__EXTRACT TO READ__:
· · · ·
Imagine a 3D inkjet printer printing a human kidney or a heart, sounds unimaginable? But it will be possible in future as demonstrated by Dr. Anthony Atala, director of the Wake Forest University Institute for Regenerative Medicine for TED, a group devoted to spreading ideas by bringing together technology, entertainment and design.
Even though there is a long way to go, it is possible to print human organs layer by layer using a 3D inkjet printer. The only difference is that instead of using the inkjet cartridge, cells will be used. If you still think it’s only theoretical and impossible to implement than the news is the researchers have already printed a quarter size two chamber hearts that start beating after four to six hours. The simpler organs like urethras and bladders are already built and implanted by researchers with the help of this program.
I am sure all of you like me must be thinking how is it possible? As Dr Atala from TED describes the complicated human engineering in simple words in an interview with CBC Radio's Quirks & Quarks,
All the cells in your body are already pre-programmed. There’s a genetic code within all your cells that drives them to do what they are supposed to do if you place them in the right environment.
· · · ·
Stored items from a collection:
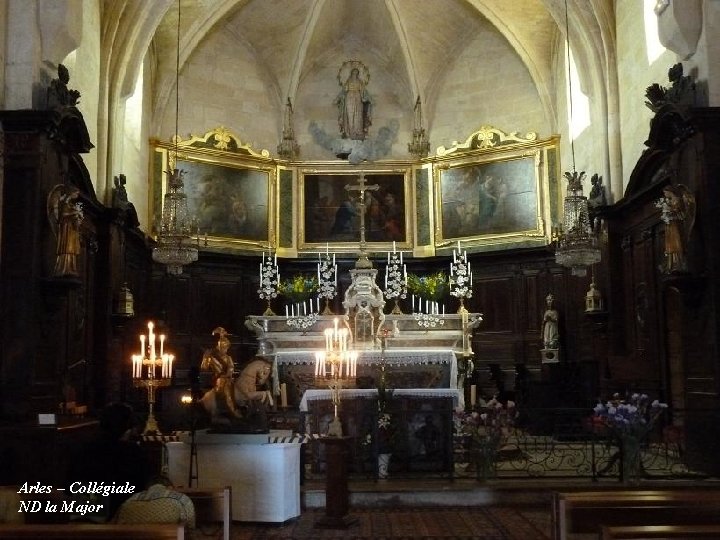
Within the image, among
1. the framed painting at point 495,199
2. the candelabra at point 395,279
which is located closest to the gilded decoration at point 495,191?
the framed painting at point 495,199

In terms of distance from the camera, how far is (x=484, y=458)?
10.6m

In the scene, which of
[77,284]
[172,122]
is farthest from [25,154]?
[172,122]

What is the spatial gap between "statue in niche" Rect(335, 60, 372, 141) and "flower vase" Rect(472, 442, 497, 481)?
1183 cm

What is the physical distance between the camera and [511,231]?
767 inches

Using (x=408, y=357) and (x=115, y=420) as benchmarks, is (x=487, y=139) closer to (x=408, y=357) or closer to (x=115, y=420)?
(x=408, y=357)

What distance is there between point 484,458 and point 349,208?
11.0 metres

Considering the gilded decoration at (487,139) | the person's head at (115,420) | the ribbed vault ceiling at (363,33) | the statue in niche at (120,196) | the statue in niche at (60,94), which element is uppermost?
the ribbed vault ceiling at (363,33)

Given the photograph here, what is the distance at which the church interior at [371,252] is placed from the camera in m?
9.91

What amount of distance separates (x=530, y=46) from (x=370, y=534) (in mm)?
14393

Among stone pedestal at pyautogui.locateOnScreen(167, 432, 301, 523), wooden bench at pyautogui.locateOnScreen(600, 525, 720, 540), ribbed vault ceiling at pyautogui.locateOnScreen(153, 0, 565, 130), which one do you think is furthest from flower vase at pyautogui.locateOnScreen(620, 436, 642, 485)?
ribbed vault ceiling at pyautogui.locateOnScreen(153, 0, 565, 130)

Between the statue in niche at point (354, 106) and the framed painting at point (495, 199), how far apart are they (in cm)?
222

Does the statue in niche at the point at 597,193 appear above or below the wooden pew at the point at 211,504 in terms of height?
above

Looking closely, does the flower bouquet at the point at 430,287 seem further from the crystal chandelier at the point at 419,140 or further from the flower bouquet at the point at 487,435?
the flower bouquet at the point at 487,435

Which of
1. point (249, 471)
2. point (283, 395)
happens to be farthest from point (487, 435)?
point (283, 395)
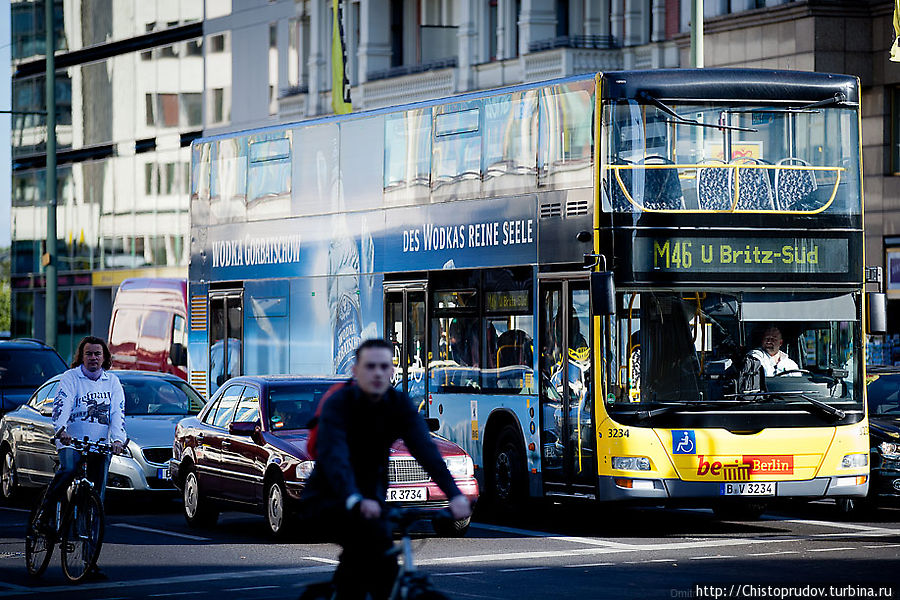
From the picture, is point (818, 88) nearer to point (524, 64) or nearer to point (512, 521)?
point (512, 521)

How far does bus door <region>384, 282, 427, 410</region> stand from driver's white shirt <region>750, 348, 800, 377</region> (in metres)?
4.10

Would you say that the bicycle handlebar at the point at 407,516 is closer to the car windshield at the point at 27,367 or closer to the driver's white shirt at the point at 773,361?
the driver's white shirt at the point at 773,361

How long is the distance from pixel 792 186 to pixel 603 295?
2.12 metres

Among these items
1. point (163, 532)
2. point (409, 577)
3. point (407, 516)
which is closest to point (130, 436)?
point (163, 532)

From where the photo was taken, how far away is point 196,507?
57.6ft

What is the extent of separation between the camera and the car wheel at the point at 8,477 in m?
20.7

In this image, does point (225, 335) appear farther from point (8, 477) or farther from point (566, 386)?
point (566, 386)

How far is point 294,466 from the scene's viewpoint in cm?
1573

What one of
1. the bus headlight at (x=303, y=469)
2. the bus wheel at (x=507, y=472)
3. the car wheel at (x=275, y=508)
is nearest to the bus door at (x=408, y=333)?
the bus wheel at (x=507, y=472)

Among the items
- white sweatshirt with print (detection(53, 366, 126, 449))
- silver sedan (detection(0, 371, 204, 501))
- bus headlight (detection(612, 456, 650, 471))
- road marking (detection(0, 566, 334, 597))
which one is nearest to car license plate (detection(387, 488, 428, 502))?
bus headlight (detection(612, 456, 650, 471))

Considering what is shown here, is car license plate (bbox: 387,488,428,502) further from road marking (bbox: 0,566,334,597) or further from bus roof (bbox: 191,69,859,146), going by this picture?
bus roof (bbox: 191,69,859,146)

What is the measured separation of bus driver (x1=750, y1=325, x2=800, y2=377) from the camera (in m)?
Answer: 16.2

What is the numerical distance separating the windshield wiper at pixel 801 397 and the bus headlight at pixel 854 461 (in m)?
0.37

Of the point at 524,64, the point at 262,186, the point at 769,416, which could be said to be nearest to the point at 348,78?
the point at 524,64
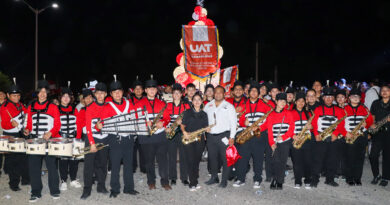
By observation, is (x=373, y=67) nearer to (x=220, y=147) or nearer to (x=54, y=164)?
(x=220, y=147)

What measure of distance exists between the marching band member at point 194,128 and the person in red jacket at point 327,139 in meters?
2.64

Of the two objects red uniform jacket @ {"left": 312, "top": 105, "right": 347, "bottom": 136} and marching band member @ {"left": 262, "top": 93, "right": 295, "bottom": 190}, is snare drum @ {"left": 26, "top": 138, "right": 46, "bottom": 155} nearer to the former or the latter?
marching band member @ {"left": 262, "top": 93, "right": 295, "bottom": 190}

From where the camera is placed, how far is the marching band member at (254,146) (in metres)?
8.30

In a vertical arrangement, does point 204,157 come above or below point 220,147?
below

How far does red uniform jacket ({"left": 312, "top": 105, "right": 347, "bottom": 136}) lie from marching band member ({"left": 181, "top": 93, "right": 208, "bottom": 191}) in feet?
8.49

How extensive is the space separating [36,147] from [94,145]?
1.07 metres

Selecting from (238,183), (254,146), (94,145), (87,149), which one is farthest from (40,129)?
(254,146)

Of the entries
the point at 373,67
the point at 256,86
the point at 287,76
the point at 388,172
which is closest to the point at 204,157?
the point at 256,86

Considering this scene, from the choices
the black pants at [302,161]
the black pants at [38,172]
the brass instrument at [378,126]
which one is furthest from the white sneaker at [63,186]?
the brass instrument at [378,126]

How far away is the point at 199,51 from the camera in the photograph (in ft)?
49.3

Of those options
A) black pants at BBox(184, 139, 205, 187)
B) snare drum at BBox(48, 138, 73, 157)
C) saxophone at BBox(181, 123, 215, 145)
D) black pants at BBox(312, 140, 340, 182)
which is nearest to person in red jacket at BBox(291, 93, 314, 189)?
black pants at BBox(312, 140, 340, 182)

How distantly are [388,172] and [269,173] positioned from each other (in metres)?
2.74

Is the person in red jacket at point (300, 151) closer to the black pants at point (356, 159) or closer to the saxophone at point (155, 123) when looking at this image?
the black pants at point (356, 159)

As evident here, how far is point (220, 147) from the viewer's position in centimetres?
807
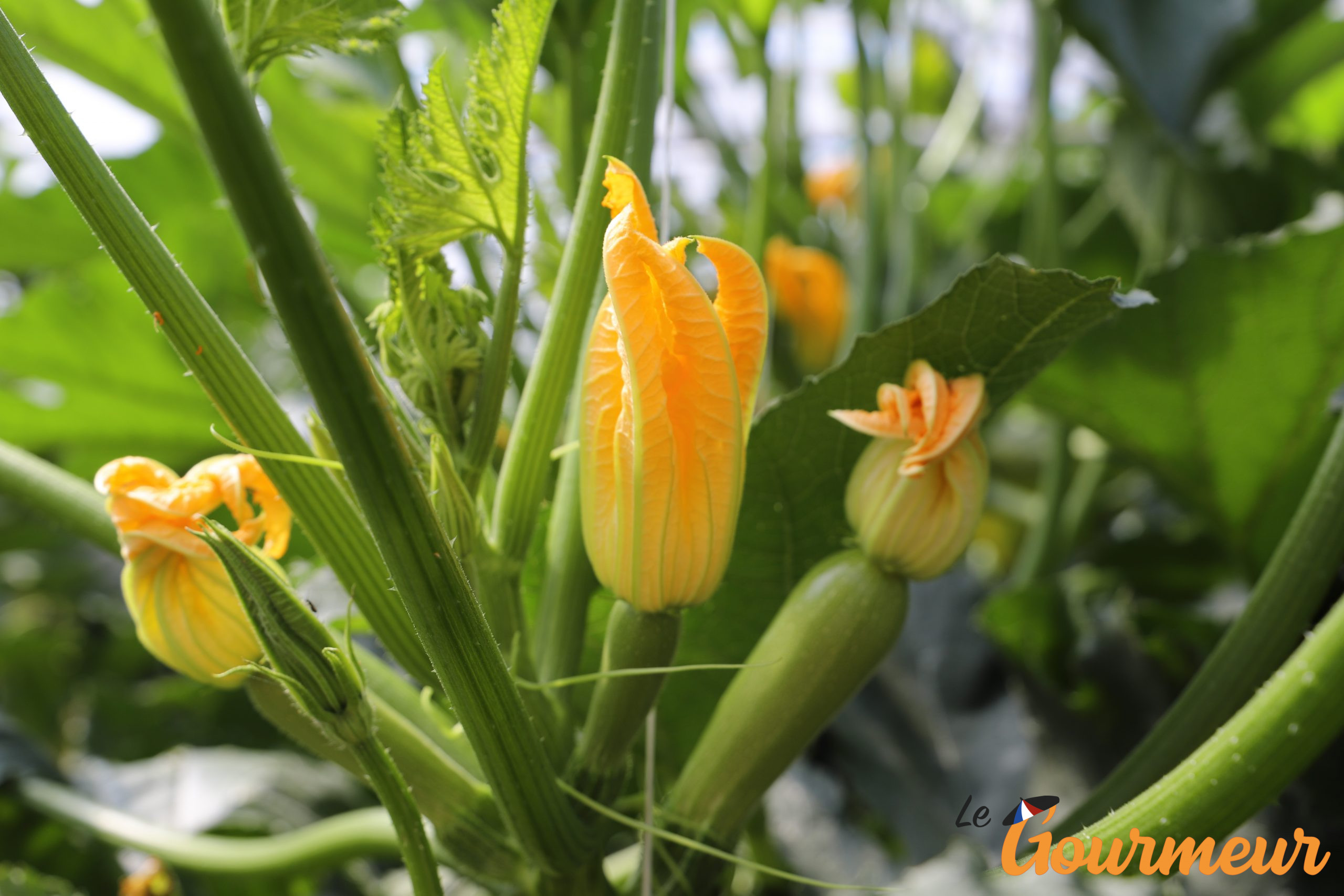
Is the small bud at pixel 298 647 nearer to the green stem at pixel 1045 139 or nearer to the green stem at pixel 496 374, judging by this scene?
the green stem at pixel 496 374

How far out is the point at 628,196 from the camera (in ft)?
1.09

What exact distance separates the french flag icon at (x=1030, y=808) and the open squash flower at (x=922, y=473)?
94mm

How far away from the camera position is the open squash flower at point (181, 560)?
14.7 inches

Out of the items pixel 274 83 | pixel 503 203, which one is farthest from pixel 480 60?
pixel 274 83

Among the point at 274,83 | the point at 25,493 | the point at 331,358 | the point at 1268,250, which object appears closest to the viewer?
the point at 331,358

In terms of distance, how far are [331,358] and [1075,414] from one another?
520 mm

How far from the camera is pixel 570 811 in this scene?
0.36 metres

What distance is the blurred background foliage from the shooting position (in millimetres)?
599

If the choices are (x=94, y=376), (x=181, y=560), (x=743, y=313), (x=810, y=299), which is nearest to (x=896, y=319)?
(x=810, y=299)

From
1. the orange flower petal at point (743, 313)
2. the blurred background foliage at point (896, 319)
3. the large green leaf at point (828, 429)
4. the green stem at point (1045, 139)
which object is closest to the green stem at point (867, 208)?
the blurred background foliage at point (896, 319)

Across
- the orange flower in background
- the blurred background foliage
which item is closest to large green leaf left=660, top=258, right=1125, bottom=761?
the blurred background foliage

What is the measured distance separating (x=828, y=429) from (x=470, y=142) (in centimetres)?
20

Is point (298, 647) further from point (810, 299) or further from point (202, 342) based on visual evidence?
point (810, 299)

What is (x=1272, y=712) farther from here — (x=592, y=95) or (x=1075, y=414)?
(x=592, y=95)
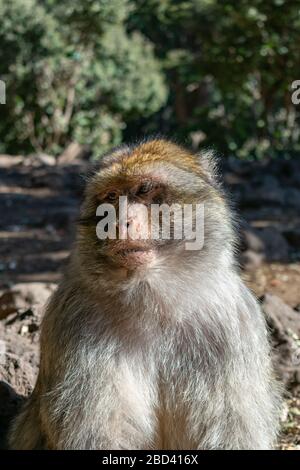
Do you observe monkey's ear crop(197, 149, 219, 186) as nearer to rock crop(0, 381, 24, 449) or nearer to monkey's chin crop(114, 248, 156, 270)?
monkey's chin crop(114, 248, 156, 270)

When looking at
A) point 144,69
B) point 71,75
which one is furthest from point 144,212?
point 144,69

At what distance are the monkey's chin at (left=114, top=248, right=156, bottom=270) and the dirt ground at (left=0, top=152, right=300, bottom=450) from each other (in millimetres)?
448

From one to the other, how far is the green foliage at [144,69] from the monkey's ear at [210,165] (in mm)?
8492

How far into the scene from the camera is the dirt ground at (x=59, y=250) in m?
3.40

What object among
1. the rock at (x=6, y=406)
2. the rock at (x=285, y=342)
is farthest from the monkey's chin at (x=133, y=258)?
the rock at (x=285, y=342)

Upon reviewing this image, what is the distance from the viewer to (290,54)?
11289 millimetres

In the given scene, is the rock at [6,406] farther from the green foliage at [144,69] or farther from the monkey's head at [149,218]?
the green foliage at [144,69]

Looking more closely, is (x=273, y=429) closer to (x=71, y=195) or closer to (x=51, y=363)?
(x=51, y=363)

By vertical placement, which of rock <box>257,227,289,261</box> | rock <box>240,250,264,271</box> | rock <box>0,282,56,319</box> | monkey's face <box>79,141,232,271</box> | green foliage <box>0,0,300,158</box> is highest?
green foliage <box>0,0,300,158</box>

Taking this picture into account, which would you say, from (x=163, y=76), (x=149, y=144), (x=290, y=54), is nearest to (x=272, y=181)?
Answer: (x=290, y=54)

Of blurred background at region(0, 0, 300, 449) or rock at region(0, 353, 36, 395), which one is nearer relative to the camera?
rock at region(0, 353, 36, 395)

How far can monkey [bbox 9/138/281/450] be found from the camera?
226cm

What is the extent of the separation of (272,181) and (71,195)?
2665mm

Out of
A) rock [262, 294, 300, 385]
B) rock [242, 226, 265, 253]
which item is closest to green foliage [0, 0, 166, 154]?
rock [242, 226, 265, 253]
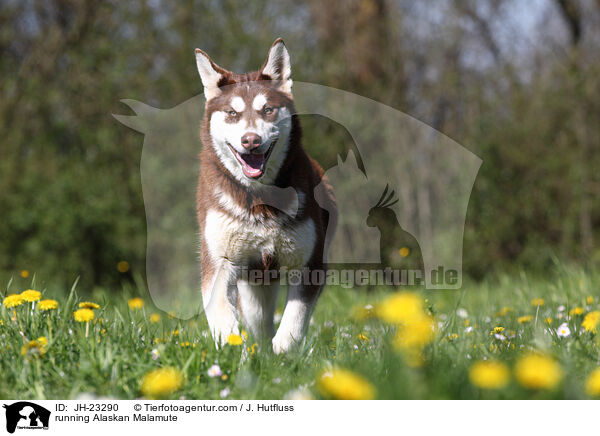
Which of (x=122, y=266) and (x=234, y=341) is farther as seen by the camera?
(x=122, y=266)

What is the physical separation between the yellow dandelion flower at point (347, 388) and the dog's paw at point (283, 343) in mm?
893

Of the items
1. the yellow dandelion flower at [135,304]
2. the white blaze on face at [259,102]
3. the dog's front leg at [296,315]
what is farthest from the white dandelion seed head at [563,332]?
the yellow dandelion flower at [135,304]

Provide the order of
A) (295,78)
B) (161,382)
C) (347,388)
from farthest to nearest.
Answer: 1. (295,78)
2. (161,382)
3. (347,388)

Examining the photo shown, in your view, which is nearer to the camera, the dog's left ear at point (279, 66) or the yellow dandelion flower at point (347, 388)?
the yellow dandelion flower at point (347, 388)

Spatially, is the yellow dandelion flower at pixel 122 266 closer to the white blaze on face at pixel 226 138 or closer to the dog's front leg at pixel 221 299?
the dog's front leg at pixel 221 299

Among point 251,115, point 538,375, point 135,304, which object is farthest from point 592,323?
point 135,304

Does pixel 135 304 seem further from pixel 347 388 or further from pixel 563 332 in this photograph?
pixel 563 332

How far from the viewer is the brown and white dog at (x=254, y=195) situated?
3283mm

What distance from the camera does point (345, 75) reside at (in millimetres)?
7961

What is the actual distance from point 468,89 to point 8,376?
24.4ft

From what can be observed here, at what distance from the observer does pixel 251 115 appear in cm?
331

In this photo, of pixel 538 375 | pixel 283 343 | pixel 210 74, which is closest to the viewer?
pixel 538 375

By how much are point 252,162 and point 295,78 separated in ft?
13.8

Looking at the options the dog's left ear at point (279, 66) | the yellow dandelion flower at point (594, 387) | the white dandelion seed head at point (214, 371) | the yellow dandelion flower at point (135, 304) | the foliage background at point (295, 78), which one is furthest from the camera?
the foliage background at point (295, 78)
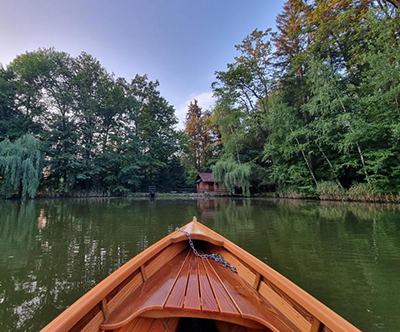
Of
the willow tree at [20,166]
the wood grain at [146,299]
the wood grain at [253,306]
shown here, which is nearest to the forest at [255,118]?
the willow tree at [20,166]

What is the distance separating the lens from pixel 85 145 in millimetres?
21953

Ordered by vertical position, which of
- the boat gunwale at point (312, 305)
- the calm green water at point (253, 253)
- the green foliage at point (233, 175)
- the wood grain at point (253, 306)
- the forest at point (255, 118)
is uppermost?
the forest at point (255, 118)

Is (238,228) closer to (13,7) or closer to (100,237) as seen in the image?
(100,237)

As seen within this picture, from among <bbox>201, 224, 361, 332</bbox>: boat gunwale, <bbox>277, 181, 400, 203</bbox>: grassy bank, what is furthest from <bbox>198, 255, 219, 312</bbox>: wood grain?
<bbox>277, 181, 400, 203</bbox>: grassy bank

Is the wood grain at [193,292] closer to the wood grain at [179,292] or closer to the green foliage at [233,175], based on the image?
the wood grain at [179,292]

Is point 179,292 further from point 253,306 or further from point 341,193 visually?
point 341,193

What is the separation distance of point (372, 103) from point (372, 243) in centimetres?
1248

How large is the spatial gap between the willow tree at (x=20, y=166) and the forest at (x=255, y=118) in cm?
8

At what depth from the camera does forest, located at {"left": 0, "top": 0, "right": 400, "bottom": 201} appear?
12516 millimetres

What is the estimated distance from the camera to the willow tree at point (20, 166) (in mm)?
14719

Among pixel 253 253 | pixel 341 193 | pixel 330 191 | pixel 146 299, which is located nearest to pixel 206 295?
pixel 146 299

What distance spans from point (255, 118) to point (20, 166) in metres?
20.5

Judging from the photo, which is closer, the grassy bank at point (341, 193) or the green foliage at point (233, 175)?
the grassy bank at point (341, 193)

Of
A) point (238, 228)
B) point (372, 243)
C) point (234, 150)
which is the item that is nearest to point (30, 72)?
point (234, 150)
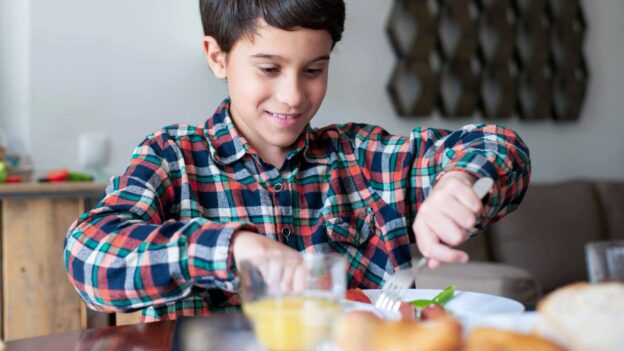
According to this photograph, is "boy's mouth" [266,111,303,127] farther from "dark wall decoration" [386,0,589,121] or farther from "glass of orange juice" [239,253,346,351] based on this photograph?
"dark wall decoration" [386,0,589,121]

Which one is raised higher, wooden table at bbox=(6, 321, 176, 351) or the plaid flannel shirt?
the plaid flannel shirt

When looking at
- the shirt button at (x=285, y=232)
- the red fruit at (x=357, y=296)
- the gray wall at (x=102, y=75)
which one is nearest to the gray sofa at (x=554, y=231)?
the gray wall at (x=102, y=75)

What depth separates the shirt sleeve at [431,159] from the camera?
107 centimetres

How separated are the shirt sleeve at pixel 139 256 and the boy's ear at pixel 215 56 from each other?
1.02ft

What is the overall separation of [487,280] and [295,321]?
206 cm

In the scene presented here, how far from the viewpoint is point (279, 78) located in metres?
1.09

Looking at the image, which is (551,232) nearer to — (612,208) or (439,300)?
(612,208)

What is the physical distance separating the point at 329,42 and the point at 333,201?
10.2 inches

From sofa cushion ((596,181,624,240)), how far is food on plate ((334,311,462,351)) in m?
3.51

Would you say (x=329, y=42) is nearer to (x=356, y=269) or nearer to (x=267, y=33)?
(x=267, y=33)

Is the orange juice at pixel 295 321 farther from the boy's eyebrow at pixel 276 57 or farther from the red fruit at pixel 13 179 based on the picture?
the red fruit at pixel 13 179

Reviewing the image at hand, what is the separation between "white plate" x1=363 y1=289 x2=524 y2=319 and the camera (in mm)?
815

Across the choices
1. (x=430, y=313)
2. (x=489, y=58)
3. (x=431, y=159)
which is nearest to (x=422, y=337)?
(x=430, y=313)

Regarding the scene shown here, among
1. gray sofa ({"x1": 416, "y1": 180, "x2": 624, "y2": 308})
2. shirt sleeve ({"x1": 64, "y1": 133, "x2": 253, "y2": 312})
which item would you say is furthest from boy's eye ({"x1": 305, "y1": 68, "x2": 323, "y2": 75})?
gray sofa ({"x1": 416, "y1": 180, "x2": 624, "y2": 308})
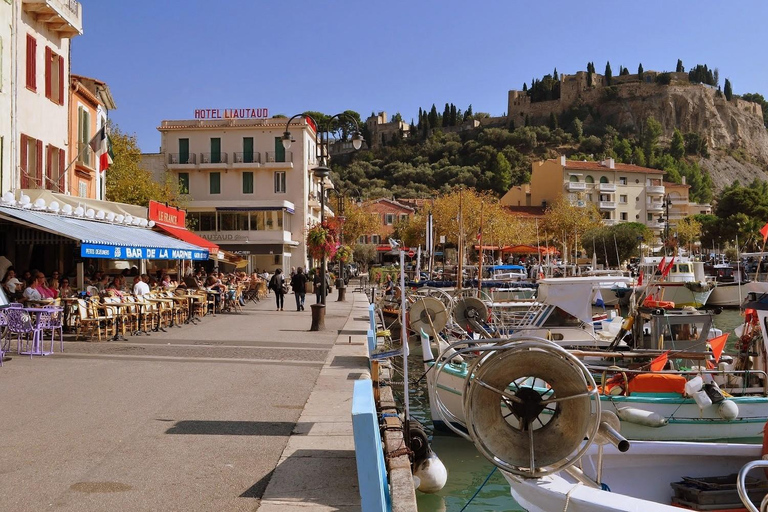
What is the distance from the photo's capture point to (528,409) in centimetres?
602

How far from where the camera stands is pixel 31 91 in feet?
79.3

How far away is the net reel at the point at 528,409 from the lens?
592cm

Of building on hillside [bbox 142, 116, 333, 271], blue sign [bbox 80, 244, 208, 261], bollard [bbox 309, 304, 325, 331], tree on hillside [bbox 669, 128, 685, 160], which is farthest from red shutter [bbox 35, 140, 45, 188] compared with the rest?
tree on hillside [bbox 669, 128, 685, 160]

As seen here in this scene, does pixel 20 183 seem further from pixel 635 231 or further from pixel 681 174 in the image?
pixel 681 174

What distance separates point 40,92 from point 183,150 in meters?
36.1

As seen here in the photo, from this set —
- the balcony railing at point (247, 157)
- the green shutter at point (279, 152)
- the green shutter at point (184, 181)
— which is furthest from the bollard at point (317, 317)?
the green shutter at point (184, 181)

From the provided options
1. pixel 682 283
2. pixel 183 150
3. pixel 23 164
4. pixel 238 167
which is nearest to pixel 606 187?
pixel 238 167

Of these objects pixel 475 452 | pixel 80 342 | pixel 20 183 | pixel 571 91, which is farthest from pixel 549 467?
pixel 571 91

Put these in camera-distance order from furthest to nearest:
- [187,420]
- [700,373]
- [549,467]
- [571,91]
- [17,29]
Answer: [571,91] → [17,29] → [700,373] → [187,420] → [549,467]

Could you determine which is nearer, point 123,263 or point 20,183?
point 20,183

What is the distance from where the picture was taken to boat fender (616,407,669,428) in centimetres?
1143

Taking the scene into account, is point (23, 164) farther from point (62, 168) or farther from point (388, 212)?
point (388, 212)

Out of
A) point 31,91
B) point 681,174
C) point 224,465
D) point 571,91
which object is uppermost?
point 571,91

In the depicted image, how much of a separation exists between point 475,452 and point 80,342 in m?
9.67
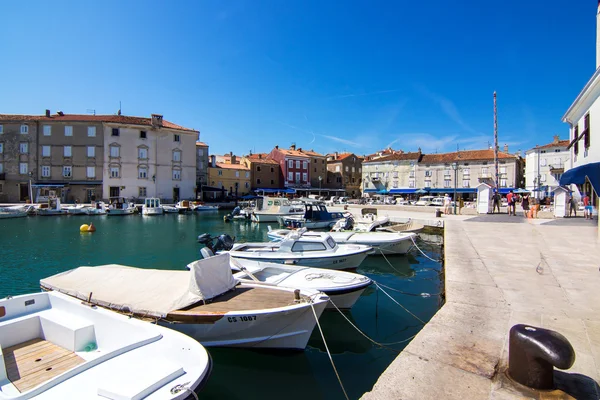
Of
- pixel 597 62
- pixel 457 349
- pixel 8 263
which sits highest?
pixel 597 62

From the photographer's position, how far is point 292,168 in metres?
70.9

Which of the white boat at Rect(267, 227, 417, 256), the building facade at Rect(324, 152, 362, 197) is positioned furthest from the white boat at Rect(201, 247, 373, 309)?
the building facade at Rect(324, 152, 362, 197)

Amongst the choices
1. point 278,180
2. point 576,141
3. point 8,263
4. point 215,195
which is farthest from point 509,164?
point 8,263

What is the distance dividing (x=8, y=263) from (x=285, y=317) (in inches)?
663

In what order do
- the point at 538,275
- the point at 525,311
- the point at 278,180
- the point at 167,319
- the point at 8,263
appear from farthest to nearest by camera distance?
· · · ·
__DIRECTIONS__:
From the article on printing human organs, pull out the passage that begins at the words "Imagine a 3D" and stops after "of this program.".

__YOUR RESPONSE__:
Imagine a 3D inkjet printer printing a human kidney or a heart, sounds unimaginable? But it will be possible in future as demonstrated by Dr. Anthony Atala, director of the Wake Forest University Institute for Regenerative Medicine for TED, a group devoted to spreading ideas by bringing together technology, entertainment and design.
Even though there is a long way to go, it is possible to print human organs layer by layer using a 3D inkjet printer. The only difference is that instead of using the inkjet cartridge, cells will be used. If you still think it’s only theoretical and impossible to implement than the news is the researchers have already printed a quarter size two chamber hearts that start beating after four to six hours. The simpler organs like urethras and bladders are already built and implanted by researchers with the help of this program.